The absorption of transition metal atoms in g-C6N6 nanoribbon induces narrow band gap semiconductor with magnetism

Abstract

The g-C6N6 is a semiconductor material, the effect of this material used in electronic and microelectronic devices is far from reaching the expected effect. To improve the overall performance of g-C6N6, this study decided to cut g-C6N6 for nanoribbons. It was found that g-C6N6 nanoribbons could not be directly used in electronic devices and microelectronic devices through first principles calculation. In order to change its properties, it was decided to adsorb two different transition metal atoms Fe and Mn in the g-C6N6 nanoribbons, respectively.

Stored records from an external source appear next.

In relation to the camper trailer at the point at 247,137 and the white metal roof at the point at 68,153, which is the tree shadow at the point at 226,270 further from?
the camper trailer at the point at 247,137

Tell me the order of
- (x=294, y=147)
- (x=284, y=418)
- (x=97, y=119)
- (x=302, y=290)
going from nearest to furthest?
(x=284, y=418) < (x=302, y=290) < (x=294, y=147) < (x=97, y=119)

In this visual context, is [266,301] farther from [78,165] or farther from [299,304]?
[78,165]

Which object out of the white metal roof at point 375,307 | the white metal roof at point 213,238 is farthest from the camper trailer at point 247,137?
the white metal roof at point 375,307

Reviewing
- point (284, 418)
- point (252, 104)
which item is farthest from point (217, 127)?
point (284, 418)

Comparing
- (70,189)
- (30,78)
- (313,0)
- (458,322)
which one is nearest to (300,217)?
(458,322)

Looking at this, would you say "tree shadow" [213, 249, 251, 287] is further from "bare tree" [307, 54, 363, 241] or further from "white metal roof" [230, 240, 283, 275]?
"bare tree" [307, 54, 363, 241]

The results show that g-C6N6 nanoribbons have magnetic properties after adsorbing transition metal atoms, and the two structures have spin polarization phenomena after adsorption of Fe and Mn atoms. Their energy band, density of states (DOS) and the charge density after the adsorption of transition metal atoms were analyzed. The results show that g-C6N6 nanoribbons becomes an indirect narrow band gap semiconductor by adsorbing different transition metal atoms, which improves the performance of g-C6N6 nanoribbons. Through computational molecular dynamics simulation, g-C6N6 nanoribbons can exist stably in a real environment. Our research provides theoretical support for the application of such materials in spintronics devices and optoelectronic devices.